──────── RECORDS SHOWN ────────

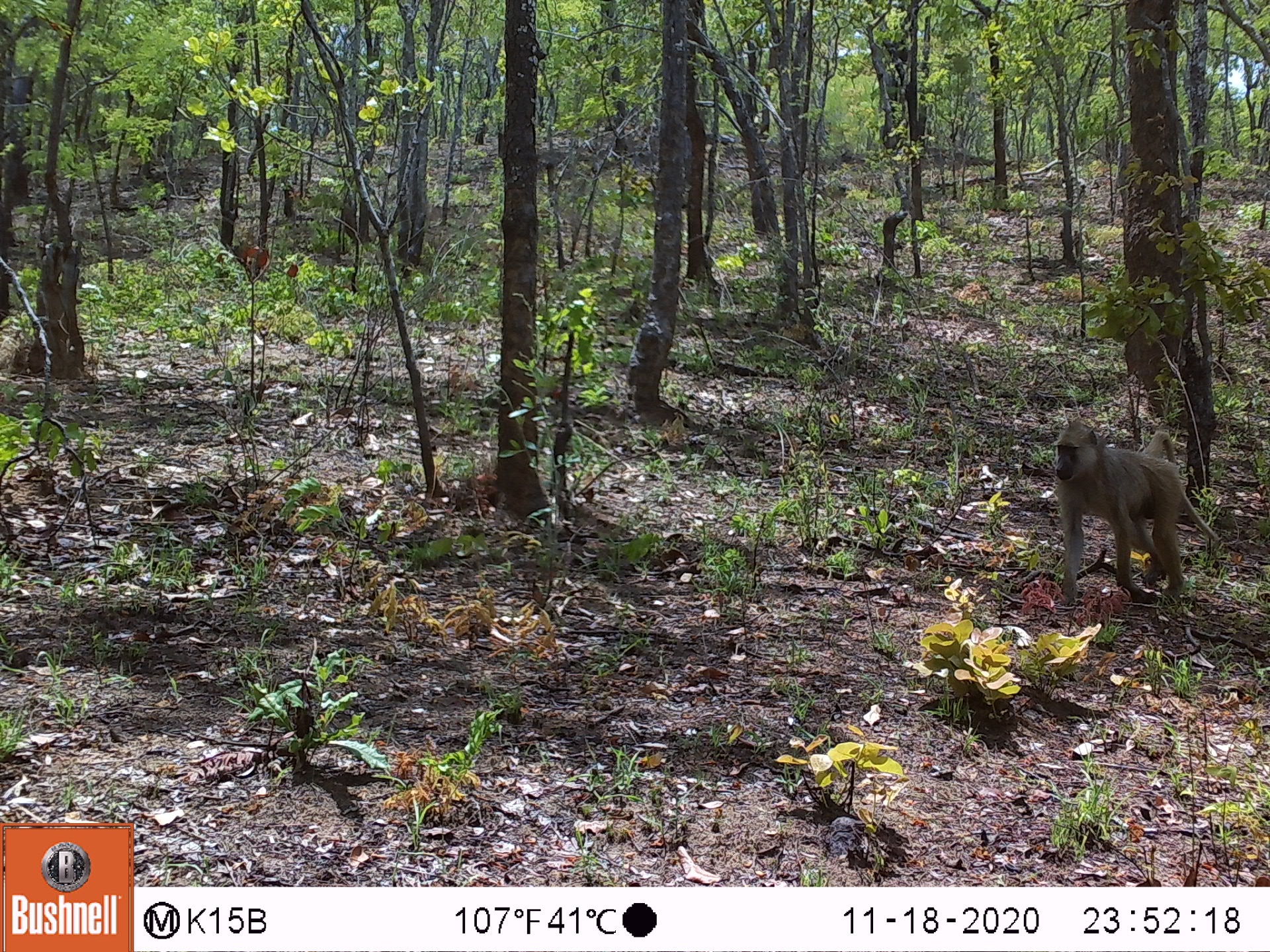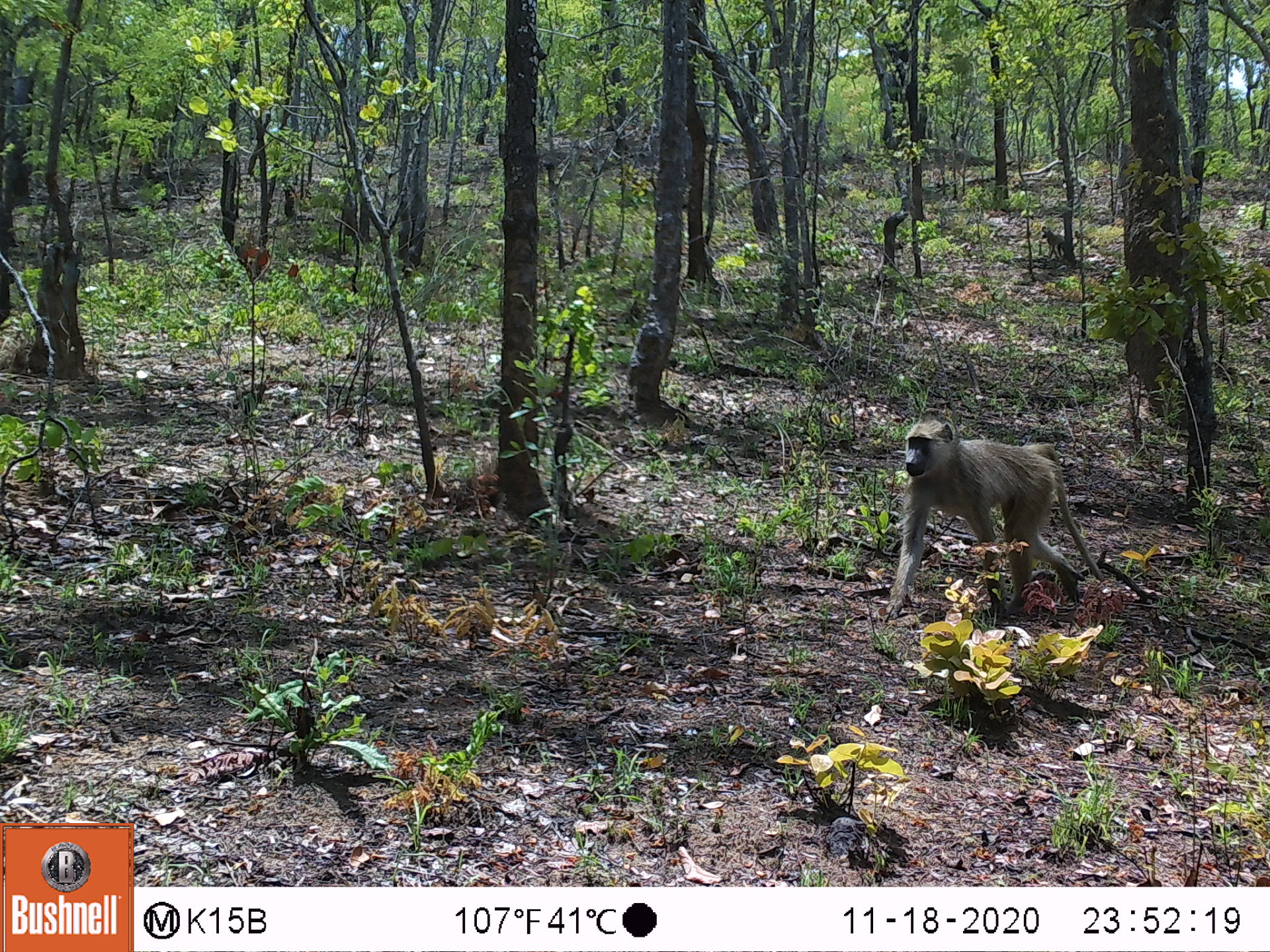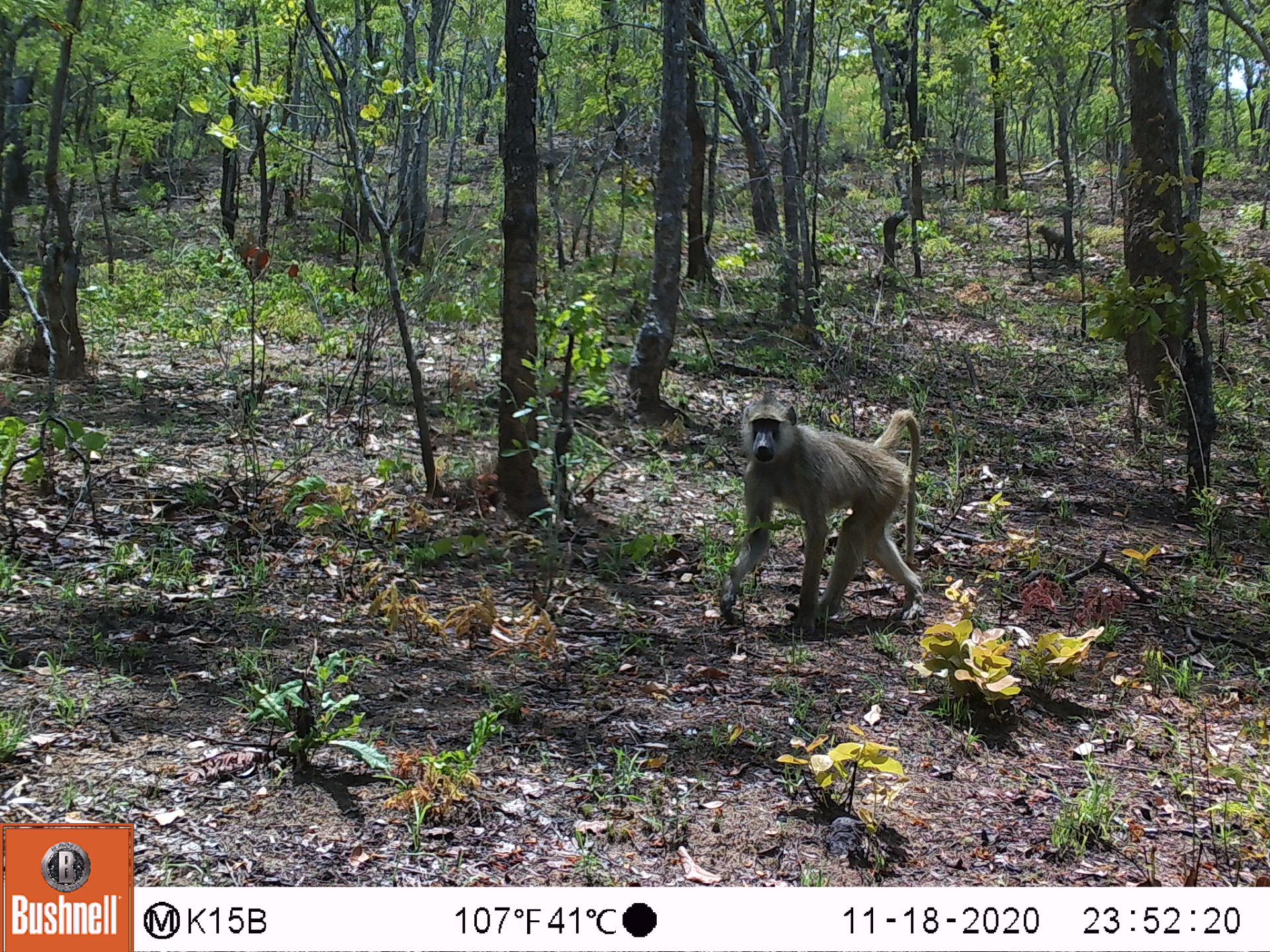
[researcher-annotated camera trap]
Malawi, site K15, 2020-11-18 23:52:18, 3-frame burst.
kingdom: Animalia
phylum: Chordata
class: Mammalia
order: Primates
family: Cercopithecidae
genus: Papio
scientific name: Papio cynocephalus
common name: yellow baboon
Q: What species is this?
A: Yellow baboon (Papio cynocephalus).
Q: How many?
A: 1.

────────
──────── RECORDS SHOWN ────────

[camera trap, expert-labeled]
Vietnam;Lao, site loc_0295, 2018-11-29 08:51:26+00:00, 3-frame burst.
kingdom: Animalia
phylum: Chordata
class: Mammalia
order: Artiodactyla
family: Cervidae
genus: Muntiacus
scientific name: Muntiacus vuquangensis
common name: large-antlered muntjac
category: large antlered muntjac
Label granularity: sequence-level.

────────

- WHAT YOU HAVE TO DO
Gather each line of the listing that holds the string "site".

- RESULT BELOW
Malawi, site K15, 2020-11-18 23:52:18, 3-frame burst.
Vietnam;Lao, site loc_0295, 2018-11-29 08:51:26+00:00, 3-frame burst.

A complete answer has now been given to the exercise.